Question

What is the distance between point A and point B?
Point A (2,3)
Point B (5,9)

Answer 1

d ≈ 6.7 units

Step-by-step explanation:

calculate the distance, d, using the distance formula

d =
`\sqrt{(x_(2)-x_(1))^2+(y_(2)-y_(1))^2 }`

let (x₁, y₁ ) = A (2, 3 ) and (x₂, y₂ ) = B (5, 9 )

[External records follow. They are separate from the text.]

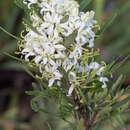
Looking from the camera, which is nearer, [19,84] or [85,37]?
[85,37]

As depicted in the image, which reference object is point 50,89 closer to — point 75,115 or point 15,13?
point 75,115

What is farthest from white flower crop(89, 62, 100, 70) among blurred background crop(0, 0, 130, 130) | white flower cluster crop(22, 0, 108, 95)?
blurred background crop(0, 0, 130, 130)

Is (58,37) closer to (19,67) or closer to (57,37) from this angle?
(57,37)

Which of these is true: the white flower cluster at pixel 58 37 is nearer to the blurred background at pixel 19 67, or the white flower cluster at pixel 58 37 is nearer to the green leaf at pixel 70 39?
the green leaf at pixel 70 39

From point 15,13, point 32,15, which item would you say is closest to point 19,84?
point 15,13

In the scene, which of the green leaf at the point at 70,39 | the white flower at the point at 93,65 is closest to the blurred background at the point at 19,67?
the white flower at the point at 93,65

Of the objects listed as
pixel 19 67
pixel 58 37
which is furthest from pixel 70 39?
pixel 19 67

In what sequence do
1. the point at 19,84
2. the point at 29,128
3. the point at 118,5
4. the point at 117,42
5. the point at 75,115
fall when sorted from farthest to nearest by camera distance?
the point at 118,5, the point at 117,42, the point at 19,84, the point at 29,128, the point at 75,115

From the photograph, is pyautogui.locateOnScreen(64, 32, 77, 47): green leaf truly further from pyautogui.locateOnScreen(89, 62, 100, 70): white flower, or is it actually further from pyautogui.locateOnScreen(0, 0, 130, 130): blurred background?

substitute these values into the formula for d

d =
`√((5-2)^2+(9-3)^2)`

=
`√(3^2+6^2)`

=
`√(9+36)`

=
`√(45)`

≈ 6.7 units ( to the nearest tenth )

Answer 2

The exact distance between point A(2,3) and point B(5,9) is √45 units, which approximately equals 6.71 units, representing the straight-line distance or magnitude of displacement in a two-dimensional plane.

Step-by-step explanation:

To calculate the distance between point A and point B with coordinates A(2,3) and B(5,9), we can use the distance formula derived from the Pythagorean theorem, which is the straight-line distance in a two-dimensional plane. The formula is:

d = √((x2 - x1)² + (y2 - y1)²)

Where:
(x1, y1) are the coordinates of point A, and
(x2, y2) are the coordinates of point B.

Substituting the given values, we get:

d = √((5 - 2)² + (9 - 3)²) = √(3² + 6²) = √(9 + 36) = √45

The exact distance is √45 units, or approximately 6.71 units if we calculate the square root. This is the straight-line distance or the magnitude of displacement from A to B. Such problems are common in vector addition and finding displacements in Cartesian planes.